Bras dessus, bras dessous, nous descendons les marches qui mènent au métro parisien. Emprunter la voiture dans Paris, c’est carrément mission impossible. Les bouchons, le stationnement, les vignettes contre la pollution. Tout est fait pour emprunter les transports et même s’ils sont pratiques je ne me sens jamais trop rassurée quand la nuit est tombée. J’avise de loin la file qui se forme devant les tourniquets et une idée se profile dans mon esprit. D’un geste sec, je tends le bras et barre le passage à mon amie. Elle me dévisage, hausse un sourcil en signe d’incompréhension et regarde mon petit doigt remonter vers elle.
— Action : fraude !
— Hein?
— Tu fraudes ! Débrouille-toi pour prendre le métro sans payer.
— C’est ça ton action? rigole-t-elle. Tu viens de me faire un cadeau ! Finger in the nose, mime-t-elle. 
Je la regarde faire. Elle s’avance vers les tourniquets, poitrine fièrement sortie, dos droit et s’approche d’un homme.  Alors que j’extrais de ma poche un ticket, j’emprunte le tourniquet libre près d’elle, j’écoute avec attention ce qu’elle va dire au mec. La quarantaine, cheveux poivre et sel. Il est plutôt pas mal pour un quadra ! 
— Excusez-moi Monsieur, ça vous dérange si je me colle à vous pour passer.
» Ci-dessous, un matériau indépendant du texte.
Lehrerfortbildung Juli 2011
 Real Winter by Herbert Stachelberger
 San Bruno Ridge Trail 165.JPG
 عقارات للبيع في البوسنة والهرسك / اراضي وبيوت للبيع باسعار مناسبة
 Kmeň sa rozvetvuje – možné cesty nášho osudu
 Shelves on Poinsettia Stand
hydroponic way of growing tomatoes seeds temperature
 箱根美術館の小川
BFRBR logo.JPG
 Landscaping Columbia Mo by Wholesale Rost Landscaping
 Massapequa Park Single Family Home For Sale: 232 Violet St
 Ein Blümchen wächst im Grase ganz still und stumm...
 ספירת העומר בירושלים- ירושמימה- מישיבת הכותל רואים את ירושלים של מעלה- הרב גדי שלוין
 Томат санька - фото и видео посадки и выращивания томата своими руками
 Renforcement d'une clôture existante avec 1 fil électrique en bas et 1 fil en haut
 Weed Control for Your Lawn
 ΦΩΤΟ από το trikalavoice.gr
J’ai oublié mon pass Navigo à la maison et si je ne suis pas rentrée à l’heure, je risquerais d’avoir de gros problèmes.
Elle minaude, se colle au mec tellement près qu’ils pourraient probablement s’emboîter l’un à l’autre. Punaise, elle n’est pas possible cette fille et pourtant je rigole. Le mec a les yeux scotchés sur sa poitrine et agit sans réfléchir. Le badge en main, il le pose sur le cercle rond violet et Sabrina se colle tellement près que le tourniquet tourne en un seul passage avec eux deux à l’intérieur. 
— Merci Monsieur, bonne soirée ! 
Elle rigole, balance des hanches en revenant vers moi alors que le mec a encore l’air sous le choc de cet assaut. Morte de rire, je lève la main alors qu’elle tape dedans.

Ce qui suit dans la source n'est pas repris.